For every fitness goal, resistance training is a powerful tool for improvement. This fact is reflected in the truth that the average personal training session is primarily spent lifting weights. Successful Personal Trainers know which keys are important to constructing an effective resistance training program. Although there are many different philosophies and templates, every good program has these necessary components in place. The point of this article is to highlight these components and how they are adjusted to meet particular goals.
A set is the completion of a number of movements (repetitions) of a particular exercise. When you complete ten squats in a row, that is a "set of ten". The number of sets per exercise is often determined by experience level. Beginners may start with 1-3 sets per exercise, while advanced trainees may opt for 5-10 sets for a given movement.
A repetition (or rep) is the completion of one movement of a particular exercise. When you perform ten squats in a row, you have completed ten reps. The number of repetitions done per set determines the effect the exercise will have on the body. Fewer repetitions (1-5) focus on strength, mid-level reps (6-12) focus on developing muscle, and higher reps create endurance in the muscular system. Repetitions create the above effect only when the correct weight is used, with lower reps using the heaviest weight and high reps using the lightest.
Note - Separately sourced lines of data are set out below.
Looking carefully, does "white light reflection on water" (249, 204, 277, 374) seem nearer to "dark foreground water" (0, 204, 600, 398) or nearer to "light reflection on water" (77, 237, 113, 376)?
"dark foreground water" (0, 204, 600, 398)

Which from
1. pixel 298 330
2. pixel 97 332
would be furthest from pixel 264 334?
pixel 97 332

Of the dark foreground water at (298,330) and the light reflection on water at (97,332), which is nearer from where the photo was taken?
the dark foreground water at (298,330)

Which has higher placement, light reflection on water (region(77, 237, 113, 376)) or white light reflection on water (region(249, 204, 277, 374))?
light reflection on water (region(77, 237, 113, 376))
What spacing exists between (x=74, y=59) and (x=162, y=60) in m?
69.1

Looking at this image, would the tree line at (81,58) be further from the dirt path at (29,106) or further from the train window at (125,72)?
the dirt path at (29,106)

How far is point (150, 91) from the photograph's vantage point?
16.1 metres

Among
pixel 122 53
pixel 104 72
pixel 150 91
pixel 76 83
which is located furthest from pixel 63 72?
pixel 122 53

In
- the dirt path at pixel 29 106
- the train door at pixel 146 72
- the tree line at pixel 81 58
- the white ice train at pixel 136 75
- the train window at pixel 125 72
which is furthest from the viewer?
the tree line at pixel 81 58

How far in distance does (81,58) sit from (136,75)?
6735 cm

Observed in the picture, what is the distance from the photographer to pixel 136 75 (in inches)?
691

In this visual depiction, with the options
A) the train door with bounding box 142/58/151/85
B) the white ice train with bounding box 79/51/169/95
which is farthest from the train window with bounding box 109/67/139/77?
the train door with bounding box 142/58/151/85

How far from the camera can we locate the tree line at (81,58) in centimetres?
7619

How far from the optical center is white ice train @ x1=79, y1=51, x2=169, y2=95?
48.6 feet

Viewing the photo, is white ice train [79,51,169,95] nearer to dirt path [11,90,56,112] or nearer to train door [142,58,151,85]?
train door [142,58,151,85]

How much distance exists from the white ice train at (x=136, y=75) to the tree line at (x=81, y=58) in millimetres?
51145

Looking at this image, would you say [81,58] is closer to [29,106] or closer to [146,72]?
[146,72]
Also tied with intensity, rest times between sets partly determine how much weight you lift, and therefore how the exercise changes your body. Heavy weight and low reps mean long rest times (2-5 minutes) to guarantee the quality reps important for strength development. Mid-level weights and reps take much less rest (1-2 minutes) to ensure muscle breakdown accumulates. The more muscle breakdown, the more muscular development and growth during recovery. Low weight and high reps means very little rest (around 30 seconds) to create an endurance effect.
As has been discussed in previous TrueFN articles, big barbell exercises are the ideal selection for resistance training programs. These and other exercises selections are dependent on the client's goals and limitations.
The most important ingredient, and the one where the most creativity can occur. To improve someone's body, their training programs must become progressively harder over time. This occurs through increases in sets, reps, intensity; decreases in rest time; or by making an exercise more difficult. Good trainers choose the best ways to make the program harder for each of their clients, and they do so in every session.
Program design is a mix of science and art. Programs can range from short and simple to exotic and complex. Regardless of the template created, a correct application of the above components will ensure that the program will be effective for the client it is designed for.